Une première demande concerne le charbon, en particulier la houille, qui a un coût de production supérieur à 180 euros le mégawatt/heure. Avec un plafond, les producteurs seraient obligés de vendre à perte, ou arrêteraient simplement de produire de l’électricité, ce qui peut devenir compliqué dans un contexte où l’approvisionnement en gaz est moins élevé que les autres années. L’idée proposée dans le document est d’instaurer un plafond spécifique à cette source de production d’électricité.

La lignite, un autre type de charbon, n’est pas visée par cette demande, car le coût de production d’électricité avec la lignite est inférieur à 180 euros le MWh.

  • Solutions d’appoint

Autre demande d’exemption : les solutions de stockage, par exemple les batteries, ou les solutions de réponse à la demande, en cas de forte charge du réseau, comme les réservoirs.
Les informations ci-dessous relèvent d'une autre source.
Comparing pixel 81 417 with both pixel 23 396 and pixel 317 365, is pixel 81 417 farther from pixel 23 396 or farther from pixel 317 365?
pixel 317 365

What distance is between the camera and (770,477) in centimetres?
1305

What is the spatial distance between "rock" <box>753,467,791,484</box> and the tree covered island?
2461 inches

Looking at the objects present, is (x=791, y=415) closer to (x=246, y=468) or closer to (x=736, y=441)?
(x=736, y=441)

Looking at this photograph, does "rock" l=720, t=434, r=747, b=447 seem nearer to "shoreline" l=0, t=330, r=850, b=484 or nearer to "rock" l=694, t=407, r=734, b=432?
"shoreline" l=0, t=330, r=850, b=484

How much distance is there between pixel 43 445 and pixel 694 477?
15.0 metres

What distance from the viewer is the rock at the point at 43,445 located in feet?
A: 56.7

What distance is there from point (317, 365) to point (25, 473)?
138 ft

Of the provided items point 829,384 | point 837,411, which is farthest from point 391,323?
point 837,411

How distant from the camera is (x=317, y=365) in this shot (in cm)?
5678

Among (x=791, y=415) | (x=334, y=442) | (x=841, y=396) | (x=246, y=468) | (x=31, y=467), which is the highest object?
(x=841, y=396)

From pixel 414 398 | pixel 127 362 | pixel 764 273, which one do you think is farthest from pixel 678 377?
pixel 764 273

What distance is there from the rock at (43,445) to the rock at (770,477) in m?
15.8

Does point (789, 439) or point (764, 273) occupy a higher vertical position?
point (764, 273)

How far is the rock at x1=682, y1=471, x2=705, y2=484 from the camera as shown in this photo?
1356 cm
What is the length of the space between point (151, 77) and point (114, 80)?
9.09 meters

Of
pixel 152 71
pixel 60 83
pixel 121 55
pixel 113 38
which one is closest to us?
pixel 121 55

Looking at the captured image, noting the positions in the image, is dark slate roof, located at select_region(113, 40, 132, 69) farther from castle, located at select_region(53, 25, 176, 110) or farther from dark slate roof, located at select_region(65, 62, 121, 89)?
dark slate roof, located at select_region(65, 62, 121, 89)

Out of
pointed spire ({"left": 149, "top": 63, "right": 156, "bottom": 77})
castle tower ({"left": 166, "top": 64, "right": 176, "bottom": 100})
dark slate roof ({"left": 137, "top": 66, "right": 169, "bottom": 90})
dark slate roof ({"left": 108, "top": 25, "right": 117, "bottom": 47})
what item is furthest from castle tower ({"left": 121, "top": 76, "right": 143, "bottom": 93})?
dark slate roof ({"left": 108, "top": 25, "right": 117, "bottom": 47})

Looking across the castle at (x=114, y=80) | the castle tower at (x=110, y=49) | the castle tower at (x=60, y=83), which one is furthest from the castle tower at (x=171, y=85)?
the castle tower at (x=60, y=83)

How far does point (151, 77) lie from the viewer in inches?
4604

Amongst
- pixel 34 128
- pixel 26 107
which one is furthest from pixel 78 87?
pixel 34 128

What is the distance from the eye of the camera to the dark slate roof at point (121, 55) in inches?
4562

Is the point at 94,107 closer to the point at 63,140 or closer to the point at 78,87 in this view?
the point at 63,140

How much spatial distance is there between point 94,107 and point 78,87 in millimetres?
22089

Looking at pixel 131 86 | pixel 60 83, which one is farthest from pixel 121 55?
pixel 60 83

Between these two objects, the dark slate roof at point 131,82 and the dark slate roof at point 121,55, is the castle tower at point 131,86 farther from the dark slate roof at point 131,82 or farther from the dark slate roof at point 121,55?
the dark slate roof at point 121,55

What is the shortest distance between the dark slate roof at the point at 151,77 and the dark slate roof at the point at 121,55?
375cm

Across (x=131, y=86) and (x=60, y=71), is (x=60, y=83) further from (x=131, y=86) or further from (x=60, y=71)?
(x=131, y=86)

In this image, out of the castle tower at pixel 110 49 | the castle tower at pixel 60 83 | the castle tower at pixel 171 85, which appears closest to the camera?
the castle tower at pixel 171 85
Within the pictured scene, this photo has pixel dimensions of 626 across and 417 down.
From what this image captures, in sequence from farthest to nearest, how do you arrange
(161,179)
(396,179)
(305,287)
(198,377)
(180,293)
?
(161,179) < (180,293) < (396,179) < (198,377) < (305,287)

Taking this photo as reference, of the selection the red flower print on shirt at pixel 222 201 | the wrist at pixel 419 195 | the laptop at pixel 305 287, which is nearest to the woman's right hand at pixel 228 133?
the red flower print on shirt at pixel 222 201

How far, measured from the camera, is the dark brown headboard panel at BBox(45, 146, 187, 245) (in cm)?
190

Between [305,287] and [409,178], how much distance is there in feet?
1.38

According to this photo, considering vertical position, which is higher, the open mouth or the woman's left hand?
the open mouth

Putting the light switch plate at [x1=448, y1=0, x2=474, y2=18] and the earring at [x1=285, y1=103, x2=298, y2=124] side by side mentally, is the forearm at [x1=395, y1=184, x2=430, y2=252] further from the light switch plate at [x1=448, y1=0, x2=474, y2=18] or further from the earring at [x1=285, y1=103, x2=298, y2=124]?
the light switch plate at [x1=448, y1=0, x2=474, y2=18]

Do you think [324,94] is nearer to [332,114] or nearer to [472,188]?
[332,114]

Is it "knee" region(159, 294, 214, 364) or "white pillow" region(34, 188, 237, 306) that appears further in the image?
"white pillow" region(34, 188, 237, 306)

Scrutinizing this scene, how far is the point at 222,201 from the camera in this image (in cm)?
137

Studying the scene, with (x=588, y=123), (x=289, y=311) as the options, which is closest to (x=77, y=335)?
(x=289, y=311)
Ces deux solutions sont les concurrents directs des centrales à gaz, qui sont les dernières du réseau à être appelées pour fournir du jus, selon le fonctionnement du marché.

Or, ces solutions jouent un rôle dans la réduction de la consommation de gaz. Plus il y a de ces solutions, moins il faut brûler du gaz pour couvrir la demande, en somme. Pour que ces solutions restent lucratives et continuent à attirer les investissements, elles devraient être exemptées des plafonds de revenus, estiment les pays.

  • Biométhane

Même argument pour le biométhane, produit à partir de déchets organiques, qui pourrait à terme remplacer le gaz naturel. Un plafond limiterait l’intérêt et les investissements, alors que l’Europe veut pouvoir compter sur toutes les alternatives pour se débarrasser du gaz russe.

Complexité

Pour Bram Claeys du Regulatory Assistance Project, une ONG centrée sur l’énergie et le climat, ces différents amendements ne rendent la proposition qu’encore plus compliquée. « Le niveau de complexité du mécanisme de capture des revenus devient stupéfiant », explique-t-il à Euractiv. « Surtout le nombre de dérogations possibles. Sans parler du travail qu’il faudrait faire pour démêler les revenus des transactions sur le marché day ahead et à plus long terme ».

« On peut se demander si cela justifie la différence d’approche entre les entreprises d’électricité et la ‘contribution de solidarité’ sur les bénéfices imposables des entreprises pétrolières, gazières et charbonnières », ajoute-t-il.

La balle est maintenant dans le camp de la Commission. Reste à voir quelle réponse elle donnera à ces demandes : dans le dossier chaud du marché de l’énergie, la Commission et les pays ne semblent pas toujours s’entendre : les propositions de l’un ne sont souvent pas reprises par l’autre, et vice versa. Comme l’a montré l’exemple du plafond sur le gaz russe qui n’a pas retenu l’attention des 27 ministres de l’Energie, puis leur proposition de plafond sur le gaz et les prix en général que la Commission n’a pas repris dans sa réponse aux ministres non plus.